Context: This project currently has a terrible name, but it does useful stuff. I suspect that the terrible name is the reason it's not being used.

Any comments on better names welcome via: http://twitter.com/sparks_rd

The current name is not included below, so that it doesn't distract. The name IOTDevCore is a placeholder here to replace that name.

What's the aim of this prototcol?

It aims to allow you to pick up an IOT devices and connect to it and ask it what it supports, in a standard manner - allowing local and network proxies to be created.

To that end it defines 2 protocols:

  • A serial-style device level API to introspect a device as to it's functionality

  • A zero-conf advertised, REST-mapped, JSON API to introspect and control the device over the network

This assumes a device may be dumb, and require a host to be connected to the network. It also assumes that in a long term scenario you may have random devices lying around, but no manuals, and want to ask the device what it does.

The code in the project includes:

  • Code to implement the device-side core of the API. (Suitable for running on microcontrollers as small as an Atmel 8A)
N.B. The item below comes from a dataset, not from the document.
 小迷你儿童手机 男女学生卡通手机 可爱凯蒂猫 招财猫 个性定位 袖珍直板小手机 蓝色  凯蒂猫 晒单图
  • Host to device querying -> introspects the device, and presents that devices in the form of a local python object - complete with help/docstrings. This allows direct control of the device from python in a python-native form This also names the device,

  • Local network API:

    • A server that can take the python object from above, introspect that and automatically create a REST API based on a standardised mapping.
    • Client side code that can automatically look on the network for devices of a given name, can then create a local python proxy object, with the upshot being you can literally import a device from the network, and use it as a python object.

The core aim was:

  • Someone aged 14-18 would be able to take something they create for GCSE/A-Level electronics and apply a thin API to make their device/project controllable over the network - without having to learn much coding knowledge, nor networks, etc.

  • Someone aged 11+ would be able to take devices which were available on the network and control them to do whatever they wanted, without having to learn electronics, networks, etc.

It achieves that goal from a practical perspective.

At the end of the specs, I've added some links to:

  • Example device side code
  • Example host side code (local rather than remote usage)
  • Example remote code usage
  • The github repo for the current stack implementation/API

As I say, the name is less than ideal.

So I have a very specific question:

  • If you took a brief look at this API, what name would you expect this IOT Device Stack to have?

| name | IOTDevCore Specifications | | updated | June 2015 | | title | IOTDevCore Specifications |

IOT Device Core Specifications (IOTDevCore)

Serial API - Serial Communications Protocol

Last Update: May 2014 Status: Stable

All messages have the form:

<status code>:<Human readable status>:<data>

Below --> means "sent to device", <-- means "received from device".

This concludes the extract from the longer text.